- Moraes negou o pedido de redução de pena para Débora Rodrigues dos Santos, conhecida como Débora do Batom, citando que o PL da Dosimetria ainda não foi promulgado e não está em vigor.
- A defesa protocolou o pedido em 1º de maio com base na Lei da Dosimetria, argumentando que a aprovação já indica orientação normativa que pode impactar o cálculo da pena.
- Os advogados também solicitam a progressão de regime, afirmando que Débora já cumpriu mais de três anos de pena e está próxima do prazo mínimo, previsto para 9 de junho de 2026; dizem que falhas na tornozeleira foram técnicas.
- Débora foi condenada a 14 anos de prisão pela participação nos atos golpistas de 8 de janeiro, incluindo pichar a estátua com batom e invadir/destruir prédios dos três Poderes em Brasília; está em prisão domiciliar desde março de 2025.
- No dia 30, o Congresso derrubou os vetos de Lula ao PL da Dosimetria; se Lula não promulgar, a atribuição passa ao presidente do Senado; após promulgação, a lei entra em vigor para permitir pedidos de redução de pena.
O ministro Alexandre de Moraes, do STF, negou hoje um pedido de redução de pena para Débora Rodrigues dos Santos, conhecida como Débora do Batom.
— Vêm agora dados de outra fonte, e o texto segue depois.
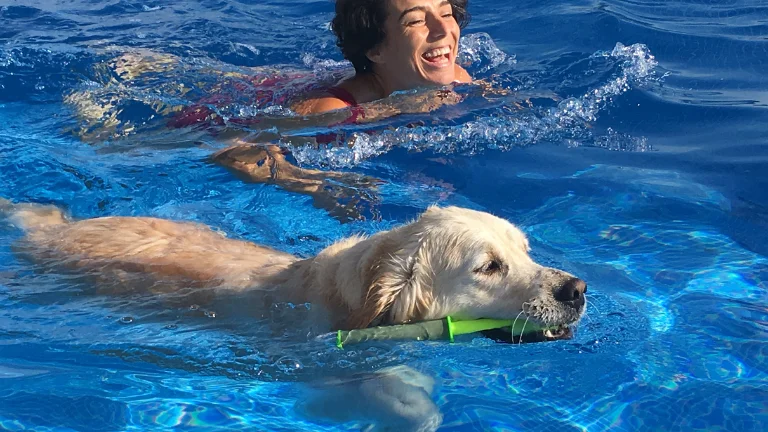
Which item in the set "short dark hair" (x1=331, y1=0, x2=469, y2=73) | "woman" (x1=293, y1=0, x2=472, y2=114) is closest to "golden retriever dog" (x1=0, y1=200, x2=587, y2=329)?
"woman" (x1=293, y1=0, x2=472, y2=114)

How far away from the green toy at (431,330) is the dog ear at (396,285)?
2.6 inches

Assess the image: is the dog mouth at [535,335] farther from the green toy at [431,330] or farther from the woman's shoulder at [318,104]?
the woman's shoulder at [318,104]

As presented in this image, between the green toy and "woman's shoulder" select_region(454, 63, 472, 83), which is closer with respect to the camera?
the green toy

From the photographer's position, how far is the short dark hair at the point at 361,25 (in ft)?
23.1

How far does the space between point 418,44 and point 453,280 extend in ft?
11.8

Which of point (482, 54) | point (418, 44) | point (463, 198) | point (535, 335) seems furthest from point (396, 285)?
point (482, 54)

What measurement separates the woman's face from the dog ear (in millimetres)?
3466

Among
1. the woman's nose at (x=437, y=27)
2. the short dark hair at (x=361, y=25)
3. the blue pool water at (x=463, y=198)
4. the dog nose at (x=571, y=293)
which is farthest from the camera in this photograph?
the short dark hair at (x=361, y=25)

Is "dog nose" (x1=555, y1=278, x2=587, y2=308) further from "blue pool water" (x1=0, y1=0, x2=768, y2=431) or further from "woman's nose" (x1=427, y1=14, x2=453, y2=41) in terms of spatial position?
"woman's nose" (x1=427, y1=14, x2=453, y2=41)

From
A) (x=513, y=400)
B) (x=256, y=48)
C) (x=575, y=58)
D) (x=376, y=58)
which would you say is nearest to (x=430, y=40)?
(x=376, y=58)

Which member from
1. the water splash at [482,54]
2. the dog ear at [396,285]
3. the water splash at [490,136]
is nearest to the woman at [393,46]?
the water splash at [490,136]

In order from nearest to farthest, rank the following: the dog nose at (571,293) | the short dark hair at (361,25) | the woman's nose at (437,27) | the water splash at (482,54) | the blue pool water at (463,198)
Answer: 1. the dog nose at (571,293)
2. the blue pool water at (463,198)
3. the woman's nose at (437,27)
4. the short dark hair at (361,25)
5. the water splash at (482,54)

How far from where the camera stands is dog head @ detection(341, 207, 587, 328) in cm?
373

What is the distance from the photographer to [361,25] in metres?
7.06
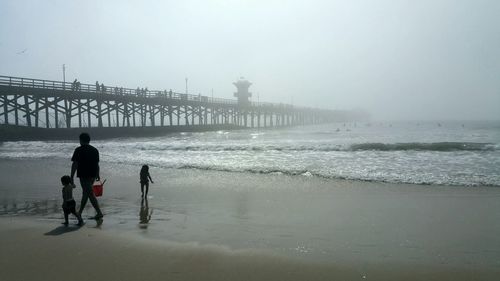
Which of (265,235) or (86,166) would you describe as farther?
(86,166)

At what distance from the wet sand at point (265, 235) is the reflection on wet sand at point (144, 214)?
2cm

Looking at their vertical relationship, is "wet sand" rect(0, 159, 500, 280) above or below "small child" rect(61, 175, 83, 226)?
below

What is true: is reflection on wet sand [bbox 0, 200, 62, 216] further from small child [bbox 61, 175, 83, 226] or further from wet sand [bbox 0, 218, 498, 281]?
wet sand [bbox 0, 218, 498, 281]

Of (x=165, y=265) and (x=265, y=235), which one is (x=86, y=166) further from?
(x=265, y=235)

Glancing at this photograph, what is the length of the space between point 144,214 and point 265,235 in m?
2.28

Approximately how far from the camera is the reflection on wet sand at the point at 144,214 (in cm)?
523

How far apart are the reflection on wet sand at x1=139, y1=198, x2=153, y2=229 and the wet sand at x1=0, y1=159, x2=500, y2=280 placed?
0.06 feet

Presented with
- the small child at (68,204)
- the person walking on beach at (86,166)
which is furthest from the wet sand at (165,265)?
the person walking on beach at (86,166)

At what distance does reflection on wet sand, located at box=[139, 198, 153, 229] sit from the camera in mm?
5234

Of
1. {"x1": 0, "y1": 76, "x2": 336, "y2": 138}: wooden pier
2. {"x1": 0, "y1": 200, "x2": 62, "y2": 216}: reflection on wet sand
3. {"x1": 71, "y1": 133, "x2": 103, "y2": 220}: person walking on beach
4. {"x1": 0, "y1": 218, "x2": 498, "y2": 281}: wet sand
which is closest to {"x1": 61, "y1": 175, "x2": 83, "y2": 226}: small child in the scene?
{"x1": 71, "y1": 133, "x2": 103, "y2": 220}: person walking on beach

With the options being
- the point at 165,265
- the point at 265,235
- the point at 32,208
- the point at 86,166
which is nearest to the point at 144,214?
the point at 86,166

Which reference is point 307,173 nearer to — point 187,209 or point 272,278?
point 187,209

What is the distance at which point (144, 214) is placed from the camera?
233 inches

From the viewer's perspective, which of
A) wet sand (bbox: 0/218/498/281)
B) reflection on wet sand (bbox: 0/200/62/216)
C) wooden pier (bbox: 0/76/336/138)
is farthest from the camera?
wooden pier (bbox: 0/76/336/138)
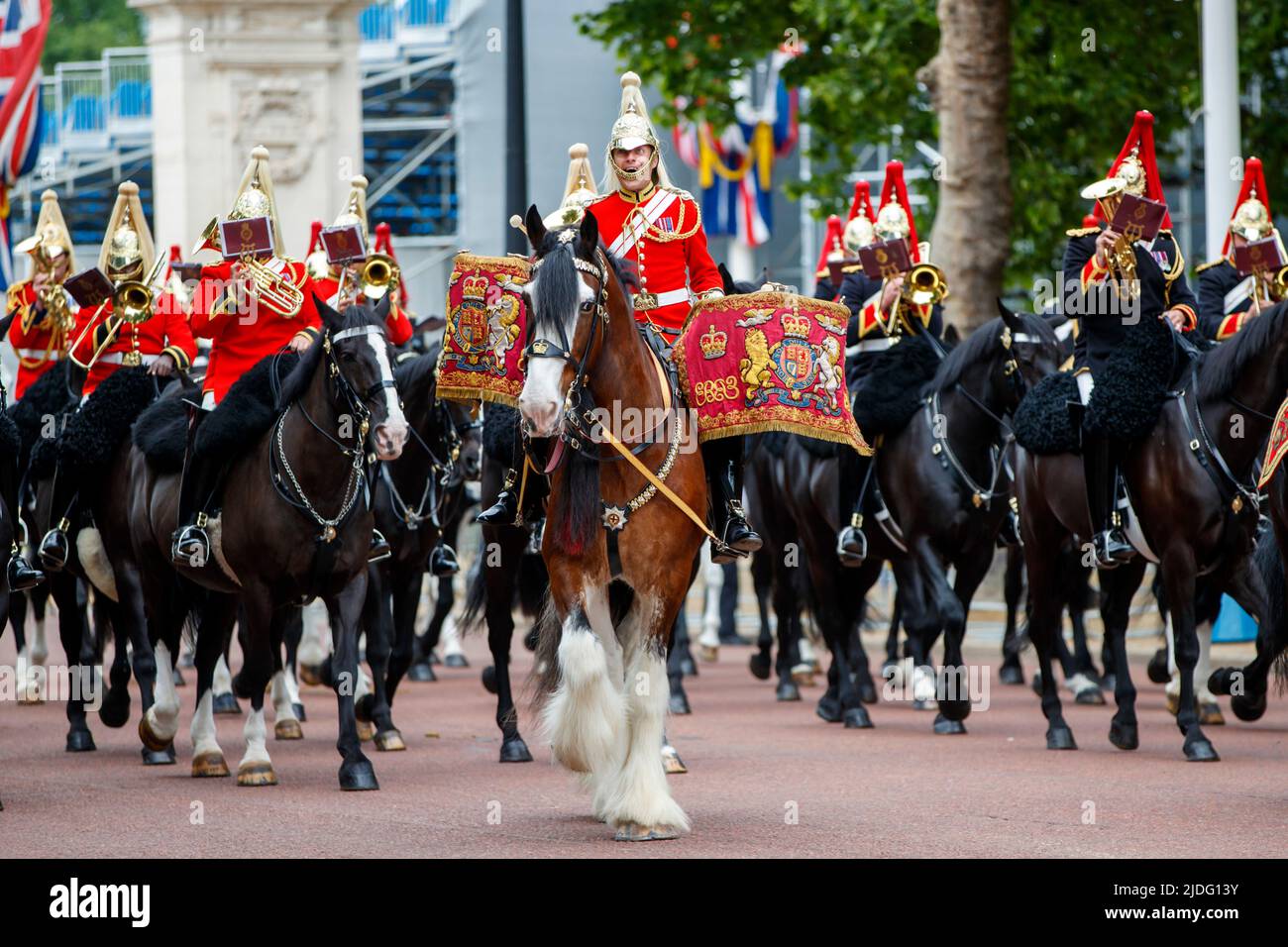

A defesa requeria a aplicação da Dosimetria, sob a lei que ainda não está vigente.
A peça apresentada na defesa sustenta que a aprovação do PL da Dosimetria gera orientação normativa e impacta o cálculo da pena, mesmo sem vigência formal. O pedido foi protocolado no dia 1º de maio.
A advogada de Débora pediu também a progressão de regime. Ela argumenta que a condenação é de 14 anos, já cumpridos mais de três, e que o prazo mínimo pode ocorrer em 9 de junho de 2026. Alegam falhas técnicas na tornozeleira.
Débora foi condenada por participação nos atos golpistas de 8 de janeiro, incluindo o uso de batom para pichar a estátua da Justiça e a invasão de estruturas dos três Poderes em Brasília. A pena total está fixada em 14 anos de prisão.
Ela permanece em prisão domiciliar desde março de 2025, conforme determinação de Moraes, atendendo a recomendações da Procuradoria-Geral da República e impondo uso de tornozeleira eletrônica.
No dia 30, o Congresso derrubou vetos do presidente Lula ao PL da Dosimetria. Se o texto não for promulgado pelo chefe do Executivo, a atribuição passa ao presidente do Senado, Davi Alcolumbre. Com a promulgação e publicação, a lei entra em vigor e permite pedidos de redução de pena com base nas novas regras.
A defesa afirma que a promulgação aceleraria a aplicação de novas regras, mas Moraes manteve o foco na situação individual de Débora, ressalvando que a lei ainda não tem força plena até a publicação oficial. A decisão não implica julgamento sobre mérito futuro do benefício.